Orchard owner Nick Cowles.

“In my estimation, anything that brings families together, outside, doing
something like that – it doesn’t get any better than that. They’re out in the
orchard, runnin’ around, picking apples – that’s healthy. They’re doin’ it as a
family.”

(boys laughing. “Hey find me an apple!”

Apples. iPods. Whatever it takes.

For The Environment Report, I’m Lulu Miller.

(sound of biting an apple)

Related Links

Nature Profile: Women and the Woods

  • (L to R) Lorin Waxman, Cindy Waxman, Pamela Waxman, Bonnie Waxman, on their back deck. (Photo courtesy of Pamela Waxman)

Fairy tales and slasher films suggest that
the woods can be a scary place. It’s a place where
someone or some thing could hurt us. In our
occasional series about people’s connections to
the environment, Kyle Norris talks to one woman
who has every reason to fear the woods, but has
come to reject that notion:

Transcript

Fairy tales and slasher films suggest that
the woods can be a scary place. It’s a place where
someone or some thing could hurt us. In our
occasional series about people’s connections to
the environment, Kyle Norris talks to one woman
who has every reason to fear the woods, but has
come to reject that notion:


Pamela Waxman spends every minute of her free time hiking,
camping, and backpacking through the woods. And when she’s
in the woods she smiles a lot. And talks slower and a little
easier than when she’s in her day-to-day life. She likes
exploring nature with other people. But she also enjoys going out
by herself, and she does a lot. And that really stresses-out her
parents.


“They’re worried that something’s going to happen to me,
something bad. That either I will be attacked or that I’ll break a
leg or something and there won’t be someone else to help me or to go for
help. They don’t want to lose me and they don’t want me to
suffer.”


For some people, there’s a great fear involved when women go
into the woods. Especially when women go into the woods alone. For Pamela’s
family, this concern is based in reality.


“Well, my sister was murdered out in nature attending to
something she loved. She was alone in a wooded area and
somebody attacked and killed her. So it’s easy to see a parallel
with me going out in woods and being alone in a wooded area.”

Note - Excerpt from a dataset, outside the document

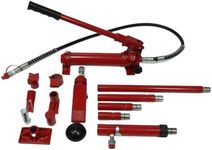 GARVEE 10 Ton Porta Power Kit, 15-pcs Hydraulic Ram Auto Body Frame Repair Kit with Blow Mold Carrying Storage Case, 20,000 lbs Capacity,Red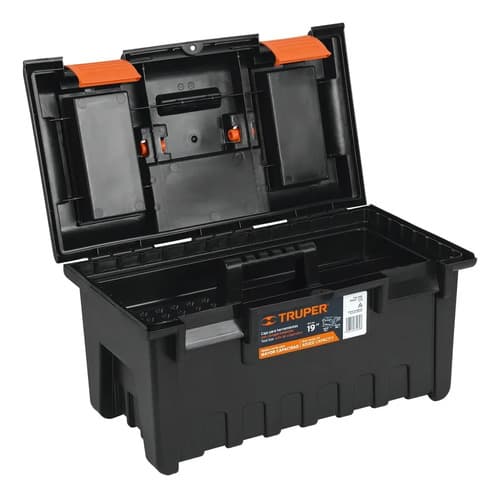 Caja De Herramientas Multiuso Plastico 19'' Grande Truper Negro Y Naranja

Pamela’s older sister, Cindy, was sexually assaulted and killed
in the woods near her home. She had just turned eleven. Pamela
was eight. It makes sense that Pamela may not enjoy being out in the woods, but that’s not what happened. Instead of avoiding the
woods, she embraced the woods:


“I do turn to nature as a place to be and it’s definitely linked to
fact that Cindy was murdered in sort of a wooded area in the
suburbs but still. I reject that. I’m not going to live that way.
I’m not willing to stay indoors and not go out because
someone might murder me in the woods. I don’t think that’s
rational. I don’t want to and will not live that way and I don’t
want to set the example for other people to do that.


“Like the first thing my parents did, like really soon after my sister
was killed was send me away to camp. Which seems totally ridiculous now, but… backpacking which I don’t think I’d ever done, backpacking, rock
climbing and repelling. Under the supervision of basically
a bunch of teenagers, 19-year-olds. For a week, in the High Sierras. Sounds insane. Was totally great. I’m so grateful they sent me because it would have been so easy to clamp down.
And be like no you’re staying with us so we can watch you.
But they didn’t so that. They sent me out into the woods.”

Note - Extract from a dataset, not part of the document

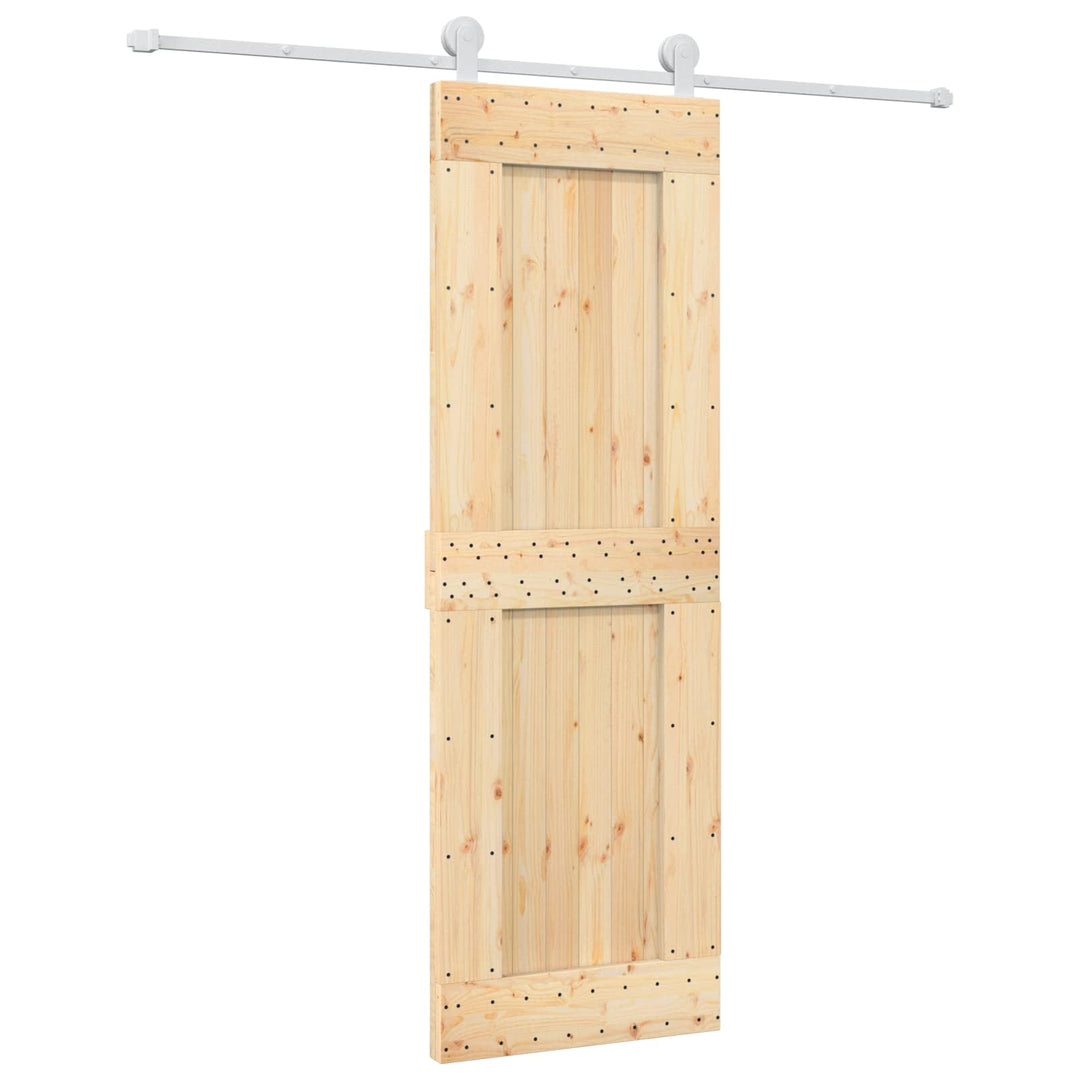 Skydedør Natur og hvid 70 x 210 cm Massivt Fyrretræ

(Norris:) “Did nature help you heal from her death?”


“Oh, I don’t know. Have I healed from her death? Not really…”


But she keeps going back to nature. Today Pamela works at a teen
center. And she recently took a group of teenage girls on a
week-long camping trip. She said the girls would say things like
“I’m afraid of the dark,” or “the woods are creepy”:


“There’s a lot of fear. I think it’s an internalized fear about
violence, rape. I never hear, then they feel it and repress it, but I
never hear boys and men say that they’re afraid to be out in
nature.”


So helping young women feel safer and more comfortable in
nature has become one of Pamela’s personal goals. Pamela says
that nature has taught her about survival. It’s taught her about being normal. And
being fine.


For the Environment Report, I’m Kyle Norris.